Ce soir, elle n’était pas là pour s’amuser. Elle avait un objectif bien en tête. Et il n’était pas question qu’un seul spectateur ait une remarque à faire sur sa prestation. Elle devait être parfaite.

Pour marquer le coup, elle avait revêtu l’un de ses derniers gains. Une robe jaune offerte par les reines, salaire du premier bal. Bien entendu, c’était un bijou de couture. La dentelle qui recouvrait le bustier remontait jusqu’à son cou, dessinant des ornements délicats sur sa peau brune. Le tafta de la jupe dansait au moindre de ses mouvements. Et des cristaux éclatants brillaient à chacun de ses pas.

Madeleine avait bataillé pour dompter la chevelure de la conteuse, mais le résultat était splendide. Ses cheveux lâchés et tressés sur le haut de sa tête, telle une couronne, laissaient cascader de lourdes boucles chocolat dans le bas de son dos dénudé.

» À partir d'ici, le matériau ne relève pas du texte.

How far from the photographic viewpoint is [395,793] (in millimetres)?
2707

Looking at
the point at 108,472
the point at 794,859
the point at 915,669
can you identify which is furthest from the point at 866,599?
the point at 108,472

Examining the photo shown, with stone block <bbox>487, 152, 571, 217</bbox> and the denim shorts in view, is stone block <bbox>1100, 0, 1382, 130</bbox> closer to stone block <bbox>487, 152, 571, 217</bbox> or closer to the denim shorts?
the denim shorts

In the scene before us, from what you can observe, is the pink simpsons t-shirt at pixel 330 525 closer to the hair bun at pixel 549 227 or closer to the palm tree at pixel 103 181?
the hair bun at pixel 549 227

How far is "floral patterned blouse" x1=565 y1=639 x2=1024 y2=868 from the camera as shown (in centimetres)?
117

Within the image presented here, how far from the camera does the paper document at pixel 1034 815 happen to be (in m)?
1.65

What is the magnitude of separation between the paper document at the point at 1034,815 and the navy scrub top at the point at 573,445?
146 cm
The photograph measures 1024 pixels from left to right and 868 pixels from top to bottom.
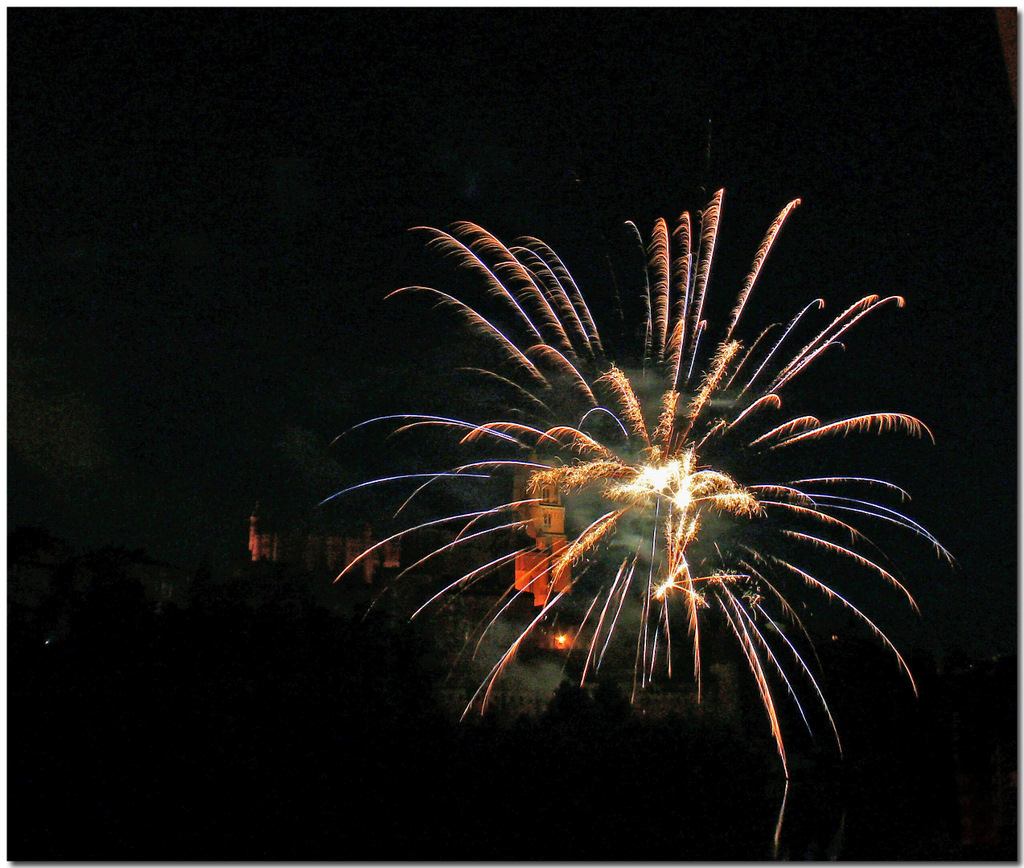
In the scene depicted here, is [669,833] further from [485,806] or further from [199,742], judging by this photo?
[199,742]

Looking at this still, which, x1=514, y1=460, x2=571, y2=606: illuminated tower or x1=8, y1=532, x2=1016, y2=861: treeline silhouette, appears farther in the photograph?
x1=514, y1=460, x2=571, y2=606: illuminated tower

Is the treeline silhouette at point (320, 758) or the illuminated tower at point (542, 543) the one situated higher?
the illuminated tower at point (542, 543)

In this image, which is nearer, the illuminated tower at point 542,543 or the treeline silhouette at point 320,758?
the treeline silhouette at point 320,758

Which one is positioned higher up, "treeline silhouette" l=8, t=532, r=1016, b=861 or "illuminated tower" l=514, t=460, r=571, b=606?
"illuminated tower" l=514, t=460, r=571, b=606

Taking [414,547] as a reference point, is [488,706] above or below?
below

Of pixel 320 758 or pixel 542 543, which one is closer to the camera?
pixel 320 758

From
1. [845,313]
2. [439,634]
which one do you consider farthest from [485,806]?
[845,313]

Ajouté à cela un maquillage faisant ressortir ses yeux et une bouche peinte d’un rouge sang, Lyra Merryweather semblait tout droit sortie d’un conte de fée.

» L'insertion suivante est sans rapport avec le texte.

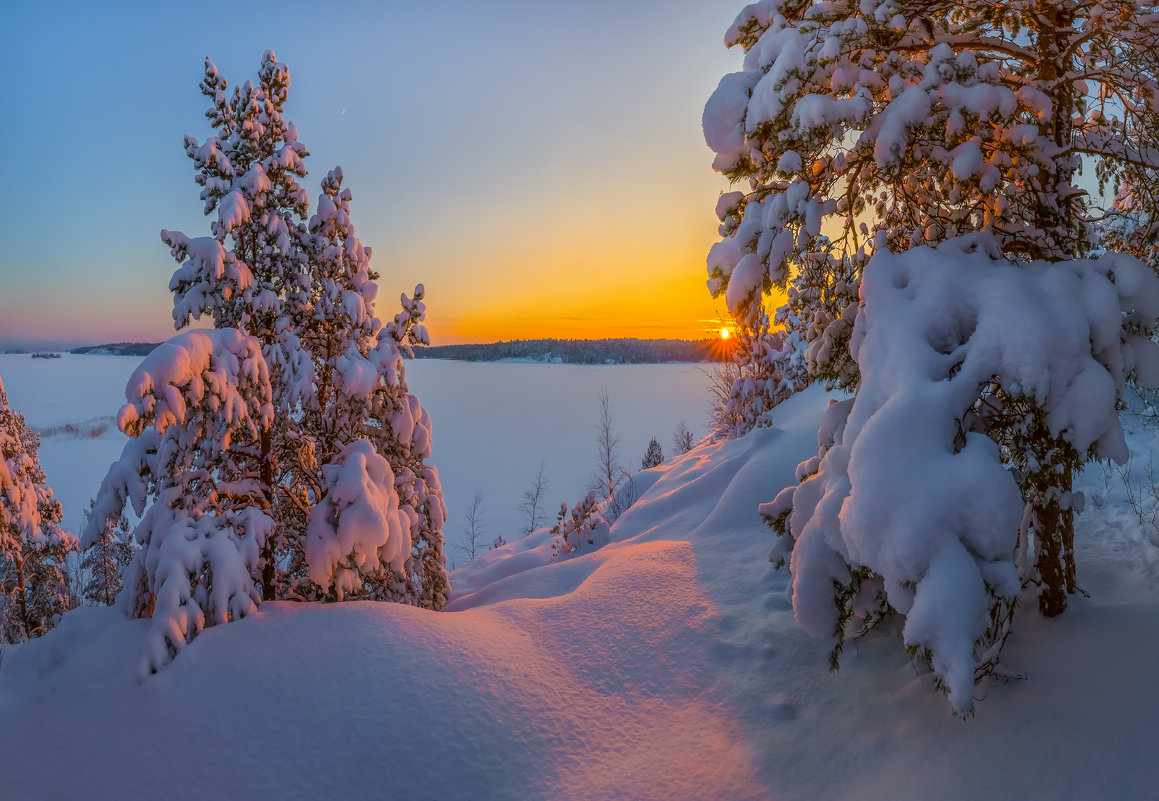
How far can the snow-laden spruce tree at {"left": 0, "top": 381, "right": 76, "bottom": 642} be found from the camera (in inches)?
552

Comme la première fois, la conteuse retrouva les mêmes profils d'invités : les gourmands, les vantards, les danseurs et les charmeurs. Cette dernière catégorie déambulait dans la salle de bal, toujours en charmante compagnie. Lyra avait pu constater qu’ils préféraient néanmoins les coins sombres, à l’écart, où ils pouvaient aisément voler un baiser.

Et visiblement, le Renard doré était de cette catégorie-là.

Elle le surprit dans un coin de la Grande Salle, entouré d’une dizaine de jeunes gens. Exactement comme le soir de son premier bal. Le même coin isolé. Et si ses souvenirs étaient bons, les mêmes aristocrates à son bras.

Elle l’avait rapidement repéré. Pas qu’elle le cherchait du regard. Non. C’est juste qu’il sortait du lot, le fameux chef de la garde. Dans son élégant costume noir comme la nuit, brodé de fil d’or, il se démarquait des autres costumes aux couleurs vives. Le visage toujours recouvert de son masque. Le jour de leur rencontre, la figure impassible du garde avait mis Lyra mal à l'aise. Ce soir, elle trouvait que les lueurs des bougies dansant sur la surface d’or le paraît d’une expression malicieuse.

Le Renard doré, qui jusque-là avait gardé le masque baissé dans son verre, releva la tête dans sa direction. D’ailleurs, comment faisait-il pour boire sans enlever son masque ? Utilisait-il une paille ? Cette image fit sourire la conteuse. C’est alors qu'il s’avança vers elle, ses admirateurs emperruqués sur les talons. Et en moins de temps qu’il en fallut à la jeune femme pour s’apercevoir de sa présence, il lui faisait face.

— Bonsoir, commença Lyra, après une courbette de politesse.

Le Renard doré hocha la tête, muet. Il attendait devant elle, ses doigts gantés tapotant les bords de son verre de vin. Il était certes chef de la garde. Et conseiller de guerre. Mais Lyra ne comprenait quand même pas pourquoi il était invité à ce genre de réception. Ça se faisait d'inviter le chef de sa sécurité ? À moins qu’il soit avant tout un noble ?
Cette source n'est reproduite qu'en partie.